==== Texto de estudio
Yo nací durante el bombardeo
de Inglaterra en la Segunda Guerra Mundial. Todas las noches los
aviones nos pasaban por encima. Dos veces las bombas cayeron muy cerca,
una vez en nuestro terreno y la otra en una aldea vecina. Pero mucho más
que los bombardeos, mis padres temían una invasión nazi. Para ellos,
refugiados alemanes que se habían pronunciado abiertamente contra
Hitler, y para nosotros sus hijos, una invasión podría haber significado
la muerte. A mi madre ese pensamiento le causaba indecible angustia.
Años más tarde, al recordando aquellos años, mi padre escribió a una
pareja a quien aconsejaba:
Aunque
hoy no vivamos en pavor de los bombardeos, nuestra época es una época
de gran sufrimiento y de muerte. Es muy posible que muchos, incluso
padres de criaturas, como lo son ustedes, algún día tengamos que sufrir
por nuestra fe. Desde lo más profundo de mi corazón les ruego que
confíen totalmente en Dios. Hay muchos pasajes espantosos en la Biblia,
especialmente en el Apocalipsis de San Juan. Pero aun ahí se dice que
Dios mismo ha de enjugar las lágrimas de todos los que han sufrido.
Debemos creer que Jesús no vino para condenar, sino para salvar. “Porque
tanto amó Dios al mundo…”. No se olviden nunca de este versículo: nos
recuerda el inefable anhelo de Dios por la salvación de la humanidad
entera. Al final, todos estaremos unidos con Dios. Tenemos que creer
esto, para nosotros mismos así como para nuestros hijos.
========
==== Extracto de datos
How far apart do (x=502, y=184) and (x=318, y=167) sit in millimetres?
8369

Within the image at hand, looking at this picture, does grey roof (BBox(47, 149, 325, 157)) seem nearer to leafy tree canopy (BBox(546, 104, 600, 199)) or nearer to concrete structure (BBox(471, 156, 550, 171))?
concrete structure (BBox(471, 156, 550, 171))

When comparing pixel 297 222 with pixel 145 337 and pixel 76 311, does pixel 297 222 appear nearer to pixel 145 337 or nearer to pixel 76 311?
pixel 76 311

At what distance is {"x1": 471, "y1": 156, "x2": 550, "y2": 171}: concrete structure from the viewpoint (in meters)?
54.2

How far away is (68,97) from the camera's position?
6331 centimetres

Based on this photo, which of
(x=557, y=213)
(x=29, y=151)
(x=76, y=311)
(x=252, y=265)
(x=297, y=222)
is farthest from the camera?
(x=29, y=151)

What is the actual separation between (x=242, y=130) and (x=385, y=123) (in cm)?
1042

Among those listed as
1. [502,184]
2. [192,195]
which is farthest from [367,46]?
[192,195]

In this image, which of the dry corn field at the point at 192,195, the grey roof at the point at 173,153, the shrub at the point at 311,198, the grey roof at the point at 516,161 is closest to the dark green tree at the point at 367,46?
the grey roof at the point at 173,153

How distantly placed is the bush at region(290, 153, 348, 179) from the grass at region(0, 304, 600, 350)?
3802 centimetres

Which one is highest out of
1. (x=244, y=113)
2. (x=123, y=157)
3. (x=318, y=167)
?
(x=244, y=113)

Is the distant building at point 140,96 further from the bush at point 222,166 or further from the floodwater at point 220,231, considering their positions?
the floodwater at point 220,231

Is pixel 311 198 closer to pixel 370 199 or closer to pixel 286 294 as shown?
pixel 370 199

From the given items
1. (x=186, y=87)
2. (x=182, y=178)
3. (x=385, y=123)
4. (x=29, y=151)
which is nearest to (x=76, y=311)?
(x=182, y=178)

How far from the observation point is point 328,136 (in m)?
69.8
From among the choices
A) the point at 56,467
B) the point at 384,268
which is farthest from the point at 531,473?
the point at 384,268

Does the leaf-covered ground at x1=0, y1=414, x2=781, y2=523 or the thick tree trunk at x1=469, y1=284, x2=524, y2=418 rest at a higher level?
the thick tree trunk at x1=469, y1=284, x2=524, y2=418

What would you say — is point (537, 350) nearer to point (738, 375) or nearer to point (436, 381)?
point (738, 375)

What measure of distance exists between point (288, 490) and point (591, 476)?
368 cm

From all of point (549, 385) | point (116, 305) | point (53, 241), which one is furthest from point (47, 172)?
========
Tareas
1 – Traduce al inglés esta oración del texto de estudio: "Pero mucho más que los bombardeos, mis padres temían una invasión nazi."
2 – Retoma el texto de estudio sobre la infancia durante el bombardeo de Inglaterra y continúalo a partir de su última oración.
Las filas son material independiente del texto de estudio.

Respuestas por tarea
1 – But much more than the bombings, my parents feared a Nazi invasion.

2 –
A
veces, gente que tiene legítima razón para temer ha recibido la más
profunda serenidad del alma. Un enfermo incurable, un condenado a
muerte, una víctima de accidente a punto de morir—tal vez no sea
razonable esperar que ellos estén en paz. Sin embargo, cuando uno
enfrenta a la muerte, se evaporan las preocupaciones superficiales que
en otra situación le habrían distraído, y uno se ve obligado a dirigir
toda su atención a lo que es eterno. La decisión es sencilla: o se
empeña en dar con la cabeza contra la pared, como quien dice, y trata de
evitar lo inevitable; o confía en Dios y se entrega a Él.
George Burleson, miembro del Bruderhof e íntimo amigo mío que sucumbió al cáncer después de una larga batalla, me escribió unos meses antes de morir:
Desde
que supe que tengo cáncer y me di cuenta de lo incierto de mi futuro,
he aprendido que debo confiar total y absolutamente en la bondad de
Dios. Es sólo cuando puedo lograr esto que desaparece mi ansiedad. La
muerte nos llega a todos; estamos todos en igual situación en cuanto a
morir se refiere, y ocuparse de un acontecimiento tan inevitable es
malgastar el tiempo. Nuestra vida está en manos de Dios. Esto es lo que
importa, y aceptarlo nos trae paz.
El escritor Dale Aukerman
también dio testimonio del poder que tiene, para que logremos la paz,
la confianza. Como en el caso de George, su calma no derivaba de haberse
resignado a morir dentro de poco. Su amor por la vida continuaba sin
merma, pero la proximidad de la muerte no lo desanimó ni lo trastornó:
su confianza en un poder superior le dio fuerza para mantener el
equilibrio.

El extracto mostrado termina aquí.